» **THE RECORDS**
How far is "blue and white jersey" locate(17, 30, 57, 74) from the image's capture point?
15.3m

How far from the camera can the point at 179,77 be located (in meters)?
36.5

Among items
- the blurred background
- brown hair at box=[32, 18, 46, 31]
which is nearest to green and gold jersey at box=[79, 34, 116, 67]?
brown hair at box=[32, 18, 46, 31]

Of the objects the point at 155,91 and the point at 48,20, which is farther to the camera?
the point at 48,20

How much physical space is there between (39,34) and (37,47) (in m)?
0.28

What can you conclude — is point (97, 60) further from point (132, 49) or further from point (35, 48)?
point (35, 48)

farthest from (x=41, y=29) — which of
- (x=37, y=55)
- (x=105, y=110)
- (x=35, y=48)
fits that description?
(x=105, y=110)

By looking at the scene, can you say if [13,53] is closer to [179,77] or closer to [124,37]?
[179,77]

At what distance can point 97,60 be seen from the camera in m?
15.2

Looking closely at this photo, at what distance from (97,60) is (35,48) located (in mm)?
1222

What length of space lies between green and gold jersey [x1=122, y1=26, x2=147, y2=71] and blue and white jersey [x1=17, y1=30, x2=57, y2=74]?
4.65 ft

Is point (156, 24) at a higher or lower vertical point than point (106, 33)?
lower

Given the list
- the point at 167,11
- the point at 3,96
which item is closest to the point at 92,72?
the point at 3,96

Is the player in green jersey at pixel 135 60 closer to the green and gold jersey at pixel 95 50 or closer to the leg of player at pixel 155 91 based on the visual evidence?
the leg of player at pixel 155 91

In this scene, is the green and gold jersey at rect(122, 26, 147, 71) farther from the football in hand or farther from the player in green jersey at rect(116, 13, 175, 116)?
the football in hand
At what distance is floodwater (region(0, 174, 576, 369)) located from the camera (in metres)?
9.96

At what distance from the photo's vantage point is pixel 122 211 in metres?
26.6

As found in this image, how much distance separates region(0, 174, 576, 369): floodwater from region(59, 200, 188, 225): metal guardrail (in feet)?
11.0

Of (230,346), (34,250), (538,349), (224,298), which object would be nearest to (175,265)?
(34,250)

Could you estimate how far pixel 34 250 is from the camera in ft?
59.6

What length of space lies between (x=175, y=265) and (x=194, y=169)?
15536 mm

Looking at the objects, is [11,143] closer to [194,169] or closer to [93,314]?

» **PROMPT**
Return the entries in full, keeping every line exactly as it is.

» **EXERCISE SOLUTION**
How far is "blue and white jersey" locate(17, 30, 57, 74) from the image's capture point?
15.3m

How far from the camera can the point at 179,77 be located (in meters)?
36.5

Among items
- the blurred background
- brown hair at box=[32, 18, 46, 31]
which is nearest to green and gold jersey at box=[79, 34, 116, 67]?
brown hair at box=[32, 18, 46, 31]

Of the objects the point at 155,91 and the point at 48,20, which is farther to the camera?
the point at 48,20

How much physical space is there between (39,34) and (37,47) (in m)?
0.28

What can you conclude — is point (97, 60) further from point (132, 49) or further from point (35, 48)?
point (35, 48)

farthest from (x=41, y=29) — which of
- (x=37, y=55)
- (x=105, y=110)
- (x=35, y=48)
fits that description?
(x=105, y=110)

By looking at the scene, can you say if [13,53] is closer to [179,77] or closer to [124,37]?
[179,77]

At what distance can point 97,60 be seen from the camera in m?
15.2

Looking closely at this photo, at what distance from (97,60) is (35,48) located (in mm)?
1222

What length of space lies between green and gold jersey [x1=122, y1=26, x2=147, y2=71] and blue and white jersey [x1=17, y1=30, x2=57, y2=74]?
4.65 ft

Is point (156, 24) at a higher or lower vertical point than point (106, 33)?
lower

Given the list
- the point at 167,11
- the point at 3,96
which item is closest to the point at 92,72?
the point at 3,96

Is the player in green jersey at pixel 135 60 closer to the green and gold jersey at pixel 95 50 or closer to the leg of player at pixel 155 91 based on the visual evidence?
the leg of player at pixel 155 91

In this scene, is the green and gold jersey at rect(122, 26, 147, 71) farther from the football in hand or farther from the player in green jersey at rect(116, 13, 175, 116)?
the football in hand
At what distance is floodwater (region(0, 174, 576, 369)) located from the camera (in metres)?
9.96

At what distance from the photo's vantage point is pixel 122 211 in metres?
26.6

As found in this image, how much distance separates region(0, 174, 576, 369): floodwater from region(59, 200, 188, 225): metal guardrail (in feet)?
11.0

Of (230,346), (34,250), (538,349), (224,298), which object would be nearest to (175,265)?
(34,250)

Could you estimate how far pixel 34 250 is from the camera in ft?
59.6

What length of space lies between (x=175, y=265) and (x=194, y=169)?
15536 mm

Looking at the objects, is [11,143] closer to [194,169] or closer to [93,314]?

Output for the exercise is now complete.